=== Texto proporcionado ===

Rara vez se tiene la oportunidad –y menos aún la tentación– de dar gracias a un político. Pero, como el tiempo se escurre entre los dedos y la costumbre del cinismo no debería volverse ley natural, aprovecho esta ocasión para hacerlo. El Ayuntamiento de Barcelona se ha puesto manos a la obra para acabar con los pisos turísticos. No es una revolución, aunque, en estos tiempos, que un cargo público haga algo para intentar mejorar la vida de la gente merece mención, aplauso y hasta un brindis con vermut.
Es reconfortante que, por una vez, nuestros munícipes no se refugien en nebulosas posmodernas, beaterías ideológicas o flatulencias retóricas y se atrevan a intervenir en una catástrofe que, pese a todo, no debería ser inevitable. Bastaría con que las administraciones no se abandonaran al laissez-faire más perezoso –ese que ni Adam Smith hubiera suscrito– y les diera por pensar. Aunque solo fuera en días alternos.
Habrá quien vea en esta regulación un atentado contra la libertad individual, una mutilación de la sagrada autonomía de la voluntad. Los mismos, curiosamente, que se apresuran a suplicar de hinojos la intervención del Estado cuando una opa husmea en su banco de cabecera o cuando cae la cotización de sus acciones. Serán liberales, sí, pero no tanto al estilo de Locke como al del general Espartero con ínfulas de Zumalacárregui.
Los pisos turísticos no son el único problema que está volviendo Barcelona imposible para sus habitantes, es cierto. Pero es uno de los más visibles, invasivos y simbólicos. Encararlo no es una solución total, pero suena a buen comienzo. Porque lo que representan (una plaga que exige afrontarla a cuchillo y sin misericordia) va mucho más allá de una cama alquilada por noches: es el síntoma más estridente de una ciudad que ha dejado de respetar a sus habitantes. Especialmente a los jóvenes, exiliados urbanos de sus propios barrios.

=== Datos proporcionados ===

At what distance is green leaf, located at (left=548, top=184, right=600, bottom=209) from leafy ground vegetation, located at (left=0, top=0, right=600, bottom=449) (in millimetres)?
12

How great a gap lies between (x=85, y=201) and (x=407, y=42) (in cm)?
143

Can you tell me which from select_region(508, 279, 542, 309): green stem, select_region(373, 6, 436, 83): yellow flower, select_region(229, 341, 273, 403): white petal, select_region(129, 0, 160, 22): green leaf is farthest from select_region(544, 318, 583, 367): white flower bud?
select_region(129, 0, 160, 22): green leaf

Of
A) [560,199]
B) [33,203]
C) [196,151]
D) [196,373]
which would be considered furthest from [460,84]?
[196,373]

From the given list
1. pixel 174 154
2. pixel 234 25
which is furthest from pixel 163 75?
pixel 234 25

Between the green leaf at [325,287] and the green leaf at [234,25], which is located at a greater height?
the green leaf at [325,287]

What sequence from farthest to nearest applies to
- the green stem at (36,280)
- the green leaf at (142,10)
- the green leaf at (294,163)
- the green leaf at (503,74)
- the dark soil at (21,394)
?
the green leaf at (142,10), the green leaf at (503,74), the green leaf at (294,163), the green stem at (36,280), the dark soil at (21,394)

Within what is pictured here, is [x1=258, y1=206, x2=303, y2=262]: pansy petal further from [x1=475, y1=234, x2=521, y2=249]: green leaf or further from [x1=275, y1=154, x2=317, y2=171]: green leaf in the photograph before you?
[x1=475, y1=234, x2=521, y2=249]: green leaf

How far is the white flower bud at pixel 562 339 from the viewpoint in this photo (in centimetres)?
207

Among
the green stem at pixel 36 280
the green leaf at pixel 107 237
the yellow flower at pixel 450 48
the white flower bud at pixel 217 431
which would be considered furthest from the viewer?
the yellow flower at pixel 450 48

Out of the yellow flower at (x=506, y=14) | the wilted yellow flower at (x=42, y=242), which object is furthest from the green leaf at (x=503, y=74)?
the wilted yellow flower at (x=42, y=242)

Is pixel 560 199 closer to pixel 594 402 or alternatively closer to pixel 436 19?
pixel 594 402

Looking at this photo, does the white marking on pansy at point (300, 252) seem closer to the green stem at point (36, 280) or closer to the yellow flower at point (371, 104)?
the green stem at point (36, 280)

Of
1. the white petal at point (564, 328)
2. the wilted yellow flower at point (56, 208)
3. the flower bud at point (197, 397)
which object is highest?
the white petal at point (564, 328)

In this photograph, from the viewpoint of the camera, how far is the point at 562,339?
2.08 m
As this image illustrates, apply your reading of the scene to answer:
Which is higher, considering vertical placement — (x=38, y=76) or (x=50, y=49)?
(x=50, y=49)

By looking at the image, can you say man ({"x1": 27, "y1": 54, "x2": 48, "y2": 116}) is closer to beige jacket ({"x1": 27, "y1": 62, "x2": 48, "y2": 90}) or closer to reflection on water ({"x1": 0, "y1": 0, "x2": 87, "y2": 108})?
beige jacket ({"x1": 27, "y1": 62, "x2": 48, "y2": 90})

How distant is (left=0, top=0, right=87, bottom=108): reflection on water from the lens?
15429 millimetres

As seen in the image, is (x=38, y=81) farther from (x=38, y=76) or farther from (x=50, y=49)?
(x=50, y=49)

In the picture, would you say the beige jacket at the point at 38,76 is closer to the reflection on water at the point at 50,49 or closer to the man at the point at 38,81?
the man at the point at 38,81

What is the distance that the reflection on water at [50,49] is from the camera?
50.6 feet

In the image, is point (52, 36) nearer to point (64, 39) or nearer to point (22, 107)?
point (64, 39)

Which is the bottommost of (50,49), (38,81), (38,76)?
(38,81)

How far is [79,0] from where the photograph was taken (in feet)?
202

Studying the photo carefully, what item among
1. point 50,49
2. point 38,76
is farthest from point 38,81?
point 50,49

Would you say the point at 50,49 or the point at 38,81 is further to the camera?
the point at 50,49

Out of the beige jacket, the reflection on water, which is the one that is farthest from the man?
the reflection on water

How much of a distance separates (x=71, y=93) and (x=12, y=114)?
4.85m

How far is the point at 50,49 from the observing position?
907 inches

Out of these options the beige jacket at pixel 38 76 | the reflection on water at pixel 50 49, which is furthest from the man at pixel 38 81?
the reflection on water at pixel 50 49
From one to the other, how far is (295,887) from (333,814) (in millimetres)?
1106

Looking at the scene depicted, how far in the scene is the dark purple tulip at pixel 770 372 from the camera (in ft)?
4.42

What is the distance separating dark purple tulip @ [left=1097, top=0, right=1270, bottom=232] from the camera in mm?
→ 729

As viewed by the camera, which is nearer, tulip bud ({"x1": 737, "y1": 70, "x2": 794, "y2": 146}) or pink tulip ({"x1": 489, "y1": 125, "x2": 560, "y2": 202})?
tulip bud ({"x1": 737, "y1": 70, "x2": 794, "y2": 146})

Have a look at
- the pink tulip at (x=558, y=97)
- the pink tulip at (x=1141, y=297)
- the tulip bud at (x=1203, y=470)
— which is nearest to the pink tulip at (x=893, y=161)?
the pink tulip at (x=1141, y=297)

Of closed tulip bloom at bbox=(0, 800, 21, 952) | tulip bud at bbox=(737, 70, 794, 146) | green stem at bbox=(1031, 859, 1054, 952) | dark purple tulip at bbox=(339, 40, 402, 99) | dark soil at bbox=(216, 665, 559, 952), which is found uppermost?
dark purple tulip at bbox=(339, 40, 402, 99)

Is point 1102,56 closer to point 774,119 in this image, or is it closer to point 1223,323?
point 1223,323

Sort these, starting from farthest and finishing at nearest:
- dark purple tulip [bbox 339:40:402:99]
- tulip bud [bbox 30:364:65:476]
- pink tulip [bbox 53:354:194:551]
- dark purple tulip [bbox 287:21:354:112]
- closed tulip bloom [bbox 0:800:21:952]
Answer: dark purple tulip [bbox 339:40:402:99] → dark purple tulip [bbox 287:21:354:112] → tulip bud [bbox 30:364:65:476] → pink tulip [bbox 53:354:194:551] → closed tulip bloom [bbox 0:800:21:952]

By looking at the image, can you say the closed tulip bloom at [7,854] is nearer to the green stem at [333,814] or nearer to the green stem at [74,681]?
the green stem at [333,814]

===

• Enunciado
Según el texto sobre los pisos turísticos, ¿qué se ha puesto a hacer el Ayuntamiento de Barcelona? Las líneas no hacen falta.

• Solución
Se ha puesto manos a la obra para acabar con los pisos turísticos.